According to a report by Reuters, Chanel, Revlon, and L’Oréal are three of the most recent big cosmetics brands that are moving away from using talc, an absorbent, skin-smoothing powder, in many of their products. It was just last month that Johnson & Johnson, a brand known for its talc-based powders (including those that are meant for babies), announced a ban of the ingredient from its formulations. This came after years of lawsuits filed against the company for these powders testing positive for asbestos and being linked to both ovarian cancer and mesothelioma (links that the Food and Drug Administration is still investigating).
Although no study has proved a direct connection between using talc powder and certain types of cancer or mesothelioma, it’s the asbestos contamination that is problematic. “Consumers face the risk of carcinogenic exposure when using talc contaminated with asbestos,” says Carla Burns, research and data analyst at Environmental Working Group Skin Deep Cosmetics Database (EWG). This contamination occurs, explains Burns, because talc is a mineral, and asbestos oftentimes forms alongside it in its parent rock. “Asbestos generally forms in valleys or sheet rock, and talc can form around that, so when it’s being mined, they can come from the same parent rock. This makes it difficult to tell the difference between the two, so they’re often mixed together and contaminated,” she says.
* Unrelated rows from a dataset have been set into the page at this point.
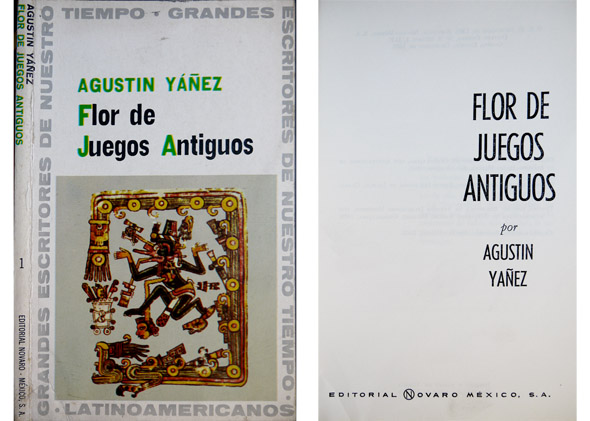 Flor de Juegos Antiguos.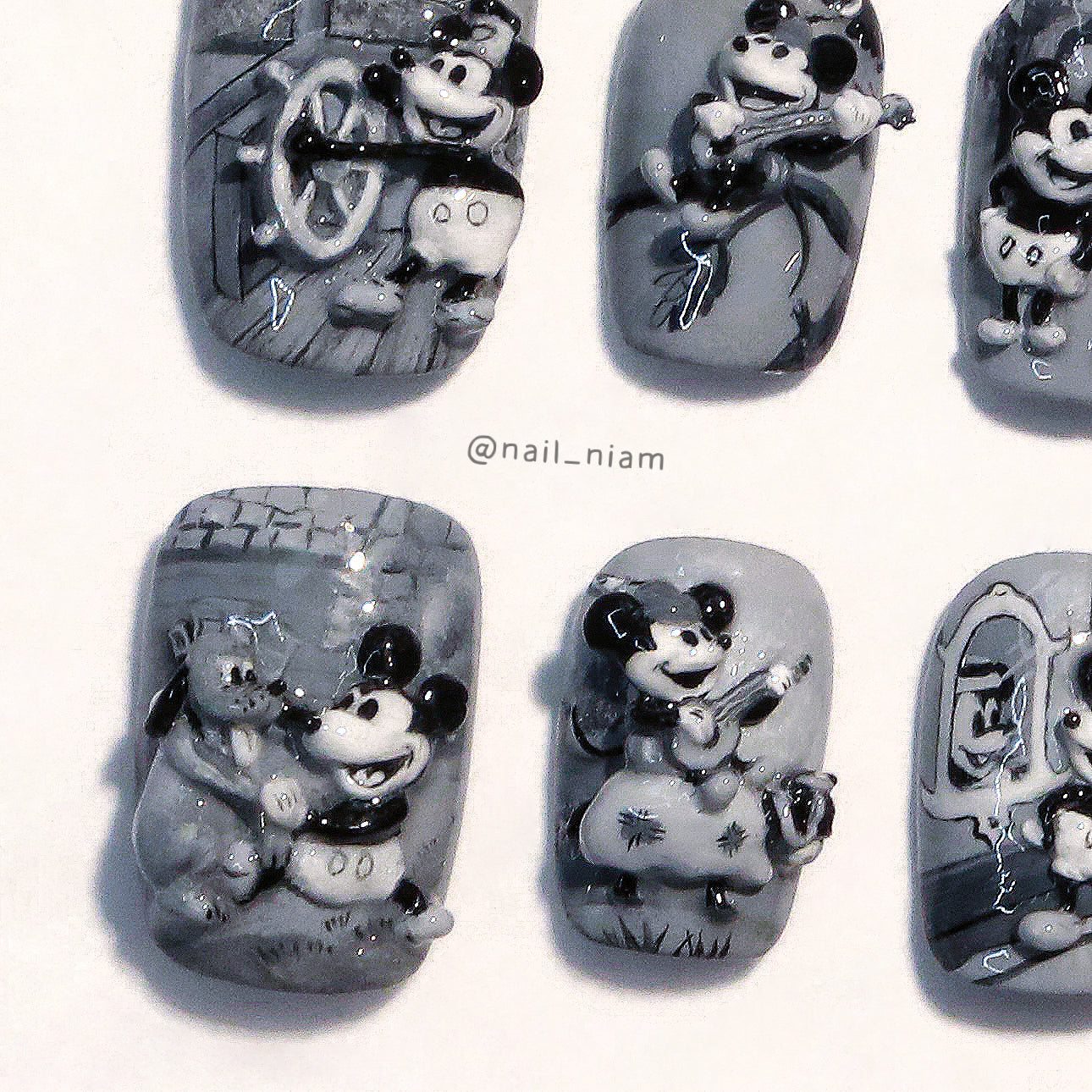 Mickey Mouse Set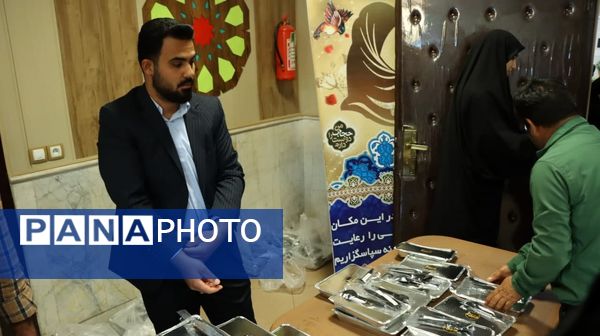 مراسم تجلیل و نکوداشت معاونان و مربیان پرورشی در کاشان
Since talc is so prone to asbestos contamination, why has it remained in cosmetics formulations for so long? “Talc is used in cosmetic products because of its absorbent tendencies which can help improve the texture and prevent caking in powders,” says Burns, who notes that it’s often found in eyeshadow, blush, face and body powders, but can also be found in liquid products. Board-certified dermatologist Rachel Nazarian, MD, adds that talc is particularly a risk when in powder form. “Powders disperse into the air, where particles can be inhaled, which is more of a concern if asbestos is present,” she says.
Plenty of talc alternatives exist, Burns notes, such as plant-based starches, like corn and tapioca. “A lot of these alternatives have a larger particle size, so there’s less of a concern about inhalation getting into the deep lungs,” she says. “They’re also not mineral-based, so there’s less of a concern about contaminants.”
Despite clear alternatives, Burns notes that more than 2,000 beauty products in the EWG Cosmetics Database list talc in their formulas. Thankfully, as more big brands announce that they’re moving away from the ingredient, there are plenty of cosmetics on the shelves that proudly announce being talc-free (which you can spot right on their packaging). With that knowledge, you can choose what you decide to put on your skin.